Surtout, les prévisions à court terme indiquent de fortes chaleurs, sans précipitations, avec des températures dépassant largement les 25 °C dès dimanche ce 8 mai et toute la semaine prochaine n’incitent pas à l’optimisme. On fait le point sur la situation.
Les niveaux des rivières et des eaux souterraines sont largement déficitaires.
Vrai. C’est le cas particulièrement dans le sud-est, l’ouest et le centre-ouest de la France. « Il y a eu une très mauvaise recharge hivernale, au moment où tout se joue pour les nappes phréatiques. C’est assez inquiétant », confirme Violaine Bault, hydrogéologue au Bureau de recherches géologiques et minières (BRGM), qui établit chaque mois un bulletin de situation sur les nappes souterraines. En Charente et en Vendée, les niveaux des nappes sont annoncés par le BRGM comme « très bas ». « On rencontre ces niveaux une fois tous les dix ans », relève Violaine Bault. En revanche, la situation est plus positive dans les Hauts-de-France, en Normandie ou en Île-de-France.
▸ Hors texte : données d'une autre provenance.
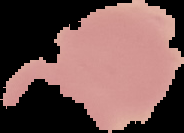
Summary:
  - Result: no Plasmodium parasites detected
  - Preparation: thin blood film
  - Image type: cell region segmented out of the field of view; surrounding area masked to black
  - Image size: 184×133 pixels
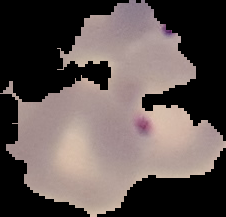

Summary:
  - Malaria status: parasitized
  - Image size: 226×217 pixels
  - Image type: segmented cell region with the area outside set to black
  - Preparation: thin blood smear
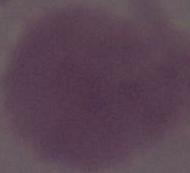
Summary:
  - Identification: red blood cell
  - Magnification: 1000x
  - Modality: micrograph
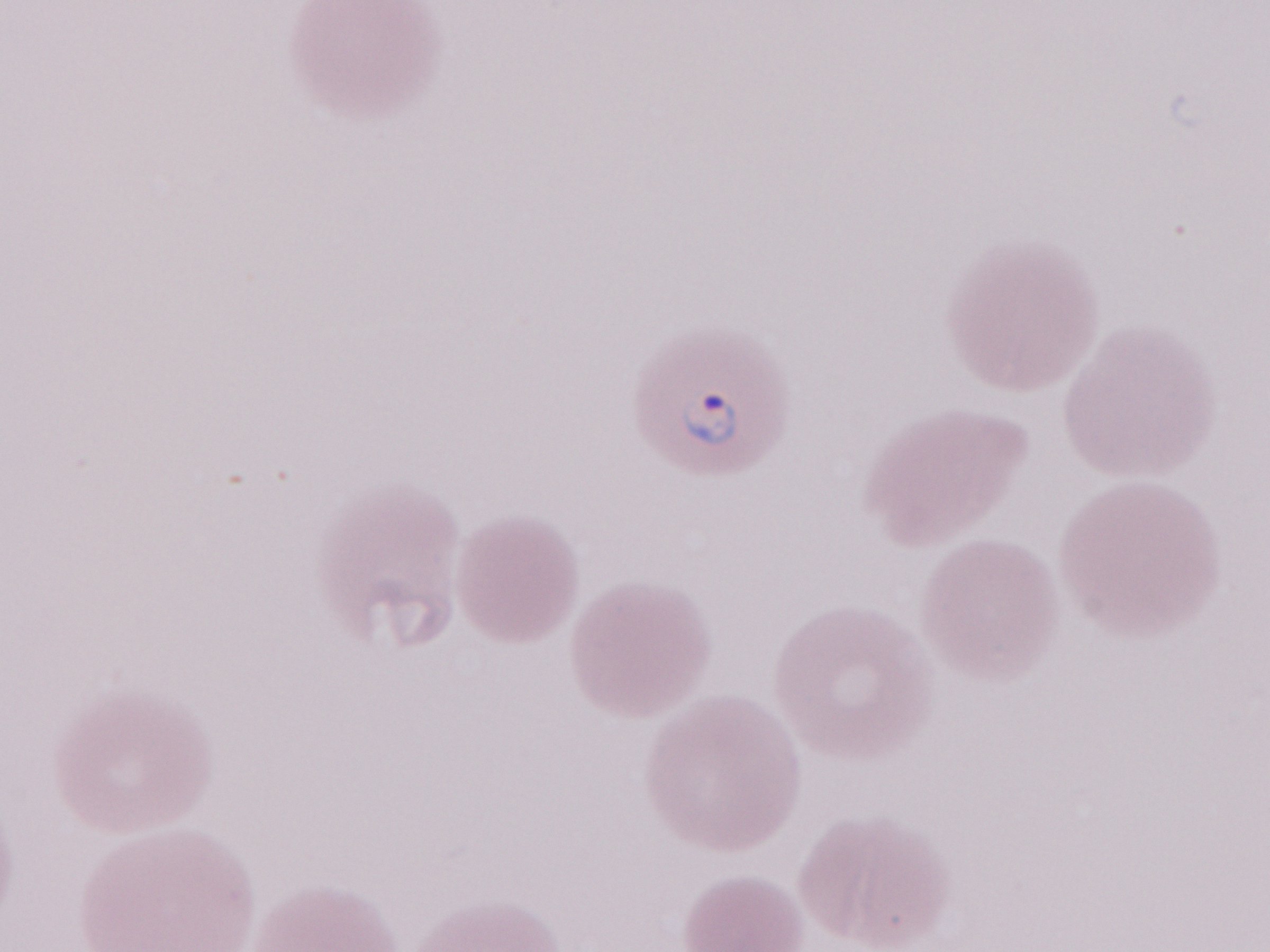
One field of this slide. Malaria diagnosis (patient-level): positive. Image is 1270×952 pixels. Thin blood film. May-Grünwald-Giemsa stain. Magnification: 1,000x. Olympus BX43 microscope, Olympus DP73 camera.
Ce qui a causé ces mauvaises recharges, ce sont les faibles pluies de cet hiver, qui continuent en ce printemps. Les quatre mois qui viennent de s’écouler ont été plus secs que la normale. « La fin de la recharge s’est faite avec deux ou trois mois d’avance », indique l’hydrogéologue, et l’avancement des plantes au printemps ne permettra pas une recharge efficace même en cas de pluies.
Des restrictions d’usage de l’eau, à cette période, c’est du jamais vu.
Faux pour la plupart des zones concernées. Au 3 mai, dix départements sont soumis à des arrêtés locaux de limitation des usages de l’eau et quatre autres sont en état de vigilance. Si, pour l’Indre, qui a pris un arrêté préfectoral de vigilance le 24 avril, c’est un record de précocité, ce n’est pas le cas pour les autres zones.
Un tel déficit de pluviométrie a déjà été observé en 2019 mais la dernière grande sécheresse précoce au niveau national date de 2011. Elle avait été constatée dès le mois d’avril dans une vingtaine de départements, et notamment en Poitou-Charentes. Des arrêtés classés au niveau « crise » concernaient mi-avril l’ensemble des départements de la Charente et des Deux-Sèvres, et certains bassins des Deux-Sèvres et de la Vienne l’année suivante. Avant 2011, la sécheresse précoce de 1976 s’était prolongée jusqu’à l’été.
Les récoltes s’annoncent catastrophiques.
Trop tôt pour le dire. Même si la situation actuelle et les prévisions météo n’incitent pas à l’optimisme, tout n’est pas perdu pour les cultures. Concernant le blé, il s’agit d’une phase cruciale de croissance de la plante, qui doit chercher avec ses racines l’eau en profondeur. La période actuelle grignote le potentiel de production mais des pluies bienvenues d’ici la fin du mois de mai pourraient rattraper la situation.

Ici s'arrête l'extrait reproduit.